Inflationsrate
Teuerung in Euro-Zone bleibt auf Rekordniveau

Die Lebenshaltungskosten in der Euro-Zone sind auch im Februar rasant gestiegen. Das dürfte der Europäischen Zentralbank (EZB) weitere Sorgen bereiten.

HB BRÜSSEL. Die Verbraucherpreise kletterten nach vorläufigen Daten um 3,2 Prozent zum Vorjahresmonat, wie das Europäische Statistikamt (Eurostat) mitteilte. Damit bleibt die Inflationsrate auf dem Rekordniveau, das sie im Januar erreicht hatte. Experten gehen davon aus, dass die EZB ihren geldpolitischen Kurs zunächst ohne Zinsschritte fortsetzen dürfte.

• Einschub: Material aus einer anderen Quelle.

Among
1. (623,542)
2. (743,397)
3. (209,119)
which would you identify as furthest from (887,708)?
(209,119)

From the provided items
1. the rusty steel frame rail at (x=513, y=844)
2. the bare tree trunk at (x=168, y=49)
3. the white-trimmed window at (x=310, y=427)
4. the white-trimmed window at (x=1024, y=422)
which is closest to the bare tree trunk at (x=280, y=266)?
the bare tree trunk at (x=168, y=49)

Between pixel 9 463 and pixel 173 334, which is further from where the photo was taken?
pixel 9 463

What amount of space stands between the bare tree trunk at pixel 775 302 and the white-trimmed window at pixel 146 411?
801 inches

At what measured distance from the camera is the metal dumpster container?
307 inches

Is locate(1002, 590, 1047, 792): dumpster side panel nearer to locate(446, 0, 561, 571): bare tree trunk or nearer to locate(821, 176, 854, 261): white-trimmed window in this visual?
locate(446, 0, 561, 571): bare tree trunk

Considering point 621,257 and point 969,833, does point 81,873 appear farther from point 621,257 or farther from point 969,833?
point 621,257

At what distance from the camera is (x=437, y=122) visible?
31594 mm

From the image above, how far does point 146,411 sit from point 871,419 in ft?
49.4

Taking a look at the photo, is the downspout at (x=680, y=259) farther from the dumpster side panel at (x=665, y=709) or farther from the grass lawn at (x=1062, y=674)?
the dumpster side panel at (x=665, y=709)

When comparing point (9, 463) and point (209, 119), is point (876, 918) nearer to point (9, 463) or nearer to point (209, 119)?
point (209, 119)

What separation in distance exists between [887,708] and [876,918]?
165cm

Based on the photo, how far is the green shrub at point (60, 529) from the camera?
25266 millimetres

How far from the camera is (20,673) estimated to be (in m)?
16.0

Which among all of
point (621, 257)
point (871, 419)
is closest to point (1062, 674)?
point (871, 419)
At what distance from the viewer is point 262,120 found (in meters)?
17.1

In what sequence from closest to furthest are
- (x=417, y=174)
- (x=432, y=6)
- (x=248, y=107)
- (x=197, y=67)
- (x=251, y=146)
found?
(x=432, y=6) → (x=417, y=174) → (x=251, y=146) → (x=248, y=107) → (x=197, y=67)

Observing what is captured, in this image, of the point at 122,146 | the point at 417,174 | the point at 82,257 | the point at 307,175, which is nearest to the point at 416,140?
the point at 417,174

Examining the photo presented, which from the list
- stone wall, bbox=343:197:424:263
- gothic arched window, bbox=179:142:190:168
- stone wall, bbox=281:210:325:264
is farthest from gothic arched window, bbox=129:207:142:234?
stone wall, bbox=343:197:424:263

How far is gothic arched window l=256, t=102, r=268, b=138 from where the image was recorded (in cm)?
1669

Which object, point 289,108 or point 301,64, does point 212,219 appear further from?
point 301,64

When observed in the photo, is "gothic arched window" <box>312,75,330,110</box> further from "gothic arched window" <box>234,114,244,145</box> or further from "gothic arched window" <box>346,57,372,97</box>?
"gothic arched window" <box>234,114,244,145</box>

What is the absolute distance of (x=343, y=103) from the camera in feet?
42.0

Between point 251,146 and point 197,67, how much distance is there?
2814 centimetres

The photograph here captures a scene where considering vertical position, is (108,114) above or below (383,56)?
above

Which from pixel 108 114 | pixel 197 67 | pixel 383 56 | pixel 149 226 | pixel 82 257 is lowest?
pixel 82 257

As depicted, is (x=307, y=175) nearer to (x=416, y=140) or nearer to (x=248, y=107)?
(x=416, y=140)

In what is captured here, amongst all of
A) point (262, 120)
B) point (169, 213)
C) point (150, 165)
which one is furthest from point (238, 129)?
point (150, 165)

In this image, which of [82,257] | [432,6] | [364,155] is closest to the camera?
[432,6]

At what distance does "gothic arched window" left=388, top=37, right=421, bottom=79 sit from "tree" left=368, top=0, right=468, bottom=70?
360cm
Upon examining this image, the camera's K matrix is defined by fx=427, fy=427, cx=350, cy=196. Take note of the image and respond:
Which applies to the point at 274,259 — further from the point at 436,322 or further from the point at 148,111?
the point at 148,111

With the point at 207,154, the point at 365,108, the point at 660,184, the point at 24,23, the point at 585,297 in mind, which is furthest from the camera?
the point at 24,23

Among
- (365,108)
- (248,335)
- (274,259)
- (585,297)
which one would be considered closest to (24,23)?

Details zur Preisentwicklung nennt Eurostat erst bei Vorlage der endgültigen Zahlen am 14. März. Analysten zufolge dürften erneut teure Energie und hohe Lebensmittelkosten für Preisdruck gesorgt haben. In Deutschland hatte sich die Lebenshaltung nach vorläufigen Daten im Februar um 2,8 Prozent verteuert, nach europaweiten Vergleichsdaten sogar um 2,9 Prozent.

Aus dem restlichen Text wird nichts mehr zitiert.